I have had a relationship with a man for 11 years, who helped me raise my two children. I also helped him raise his one child. He supported us mostly in financial ways, which I am grateful. We never married, and I had to move back to my hometown, with my 17 year old daughter, because my mom had cancer.  "Ben" is an alcoholic, and I am a co-dependent who also has OCD -- so we have been quite dependent on each other over the years. Here is my question: I don't know if I should stay in this relationship, because he does not seem to cherish me.  He is not interested in marriage, life insurance, a mortgage or health insurance with me.  I am open to various ideas for security. I have invested 11 of my "cute" years. The other night we were out with his best friend and his ex-wife, who are still dating.

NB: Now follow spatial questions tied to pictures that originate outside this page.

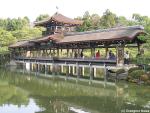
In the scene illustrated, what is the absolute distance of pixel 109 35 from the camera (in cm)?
3550

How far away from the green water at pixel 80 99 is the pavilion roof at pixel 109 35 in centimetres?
542

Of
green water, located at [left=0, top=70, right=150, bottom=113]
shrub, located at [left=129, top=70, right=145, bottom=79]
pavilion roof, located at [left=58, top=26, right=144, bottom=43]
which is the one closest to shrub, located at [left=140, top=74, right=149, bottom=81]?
shrub, located at [left=129, top=70, right=145, bottom=79]

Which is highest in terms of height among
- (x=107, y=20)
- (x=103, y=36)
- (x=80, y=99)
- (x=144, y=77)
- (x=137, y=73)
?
(x=107, y=20)

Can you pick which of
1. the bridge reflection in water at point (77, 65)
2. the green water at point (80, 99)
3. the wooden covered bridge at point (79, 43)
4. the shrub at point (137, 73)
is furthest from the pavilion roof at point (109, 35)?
the green water at point (80, 99)

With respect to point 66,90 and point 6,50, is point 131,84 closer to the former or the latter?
point 66,90

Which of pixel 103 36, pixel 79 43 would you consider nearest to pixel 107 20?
pixel 79 43

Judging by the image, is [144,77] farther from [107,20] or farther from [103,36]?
[107,20]

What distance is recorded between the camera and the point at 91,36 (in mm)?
38344

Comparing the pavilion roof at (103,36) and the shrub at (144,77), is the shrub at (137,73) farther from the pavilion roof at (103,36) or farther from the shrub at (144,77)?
the pavilion roof at (103,36)

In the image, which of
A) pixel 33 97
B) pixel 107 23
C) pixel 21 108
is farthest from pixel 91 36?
pixel 107 23

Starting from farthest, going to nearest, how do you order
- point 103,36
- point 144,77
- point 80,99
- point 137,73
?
1. point 103,36
2. point 137,73
3. point 144,77
4. point 80,99

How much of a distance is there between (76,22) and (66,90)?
26970 mm

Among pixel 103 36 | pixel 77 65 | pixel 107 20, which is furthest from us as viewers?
pixel 107 20

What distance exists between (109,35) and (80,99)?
14.8 m
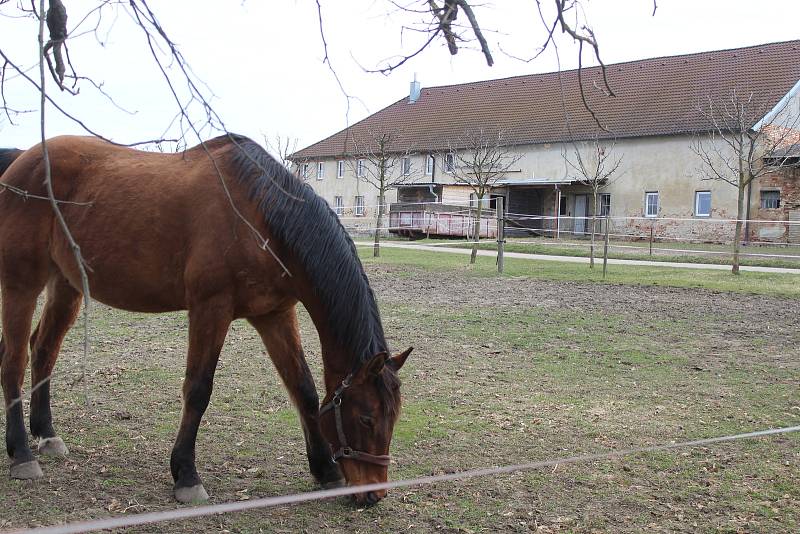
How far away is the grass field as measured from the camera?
11.6 feet

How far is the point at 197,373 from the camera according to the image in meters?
3.81

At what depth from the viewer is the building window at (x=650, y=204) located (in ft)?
99.3

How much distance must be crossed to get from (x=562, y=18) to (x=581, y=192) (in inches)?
1202

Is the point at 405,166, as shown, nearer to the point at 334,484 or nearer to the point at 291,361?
the point at 291,361

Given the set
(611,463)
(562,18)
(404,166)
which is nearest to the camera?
(562,18)

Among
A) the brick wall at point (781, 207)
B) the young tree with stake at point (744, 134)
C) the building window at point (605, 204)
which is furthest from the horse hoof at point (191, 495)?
the building window at point (605, 204)

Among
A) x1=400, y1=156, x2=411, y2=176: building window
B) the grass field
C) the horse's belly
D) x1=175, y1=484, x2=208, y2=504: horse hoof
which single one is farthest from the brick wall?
x1=175, y1=484, x2=208, y2=504: horse hoof

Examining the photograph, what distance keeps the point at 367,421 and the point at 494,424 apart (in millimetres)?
1788

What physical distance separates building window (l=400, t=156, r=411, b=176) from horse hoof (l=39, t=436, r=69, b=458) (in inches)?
1321

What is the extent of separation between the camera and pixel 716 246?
2631 cm

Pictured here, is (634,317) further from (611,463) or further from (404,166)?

We all decided to compliment each other. When it was his turn, he would not compliment me to tell me how much he loves me in front of them.  He said it was to "help them."  When I brought it up later, he said he would only compliment me in front of them, if I were not there.  I said, "How does this help them?"  He told me to not call him back for a few days, and he was furious.  Am I stupid to stay with this guy?
Girl in the Wings

--------------------Miss Emily's advice----------------


Dear Girl:
Are you stupid to stay with him?  Yes!  But OCD people seem to thrive on rituals, and alcoholics seem to accept the status quo, as long as no one makes a move. But wait, you did move! It may have been for your mother, however, in truth, wasn’t it an excuse to leave this sorry relationship, as well? This man knows he can’t give you the things that you want. You go through silly game playing, but when the chips are down, nothing changes. If you want someone to cherish you, you have to cherish yourself, first. It’s an old psychological adage, profoundly true, and too infrequently realized. Who cares what the latest issue is? The relationship is over, but you won’t let it go.  Until you are ready to do so, keep yourself busy with your own goals. Hopefully, you’ll learn to get what you want, rather than putting up with the things that feed your insecurities.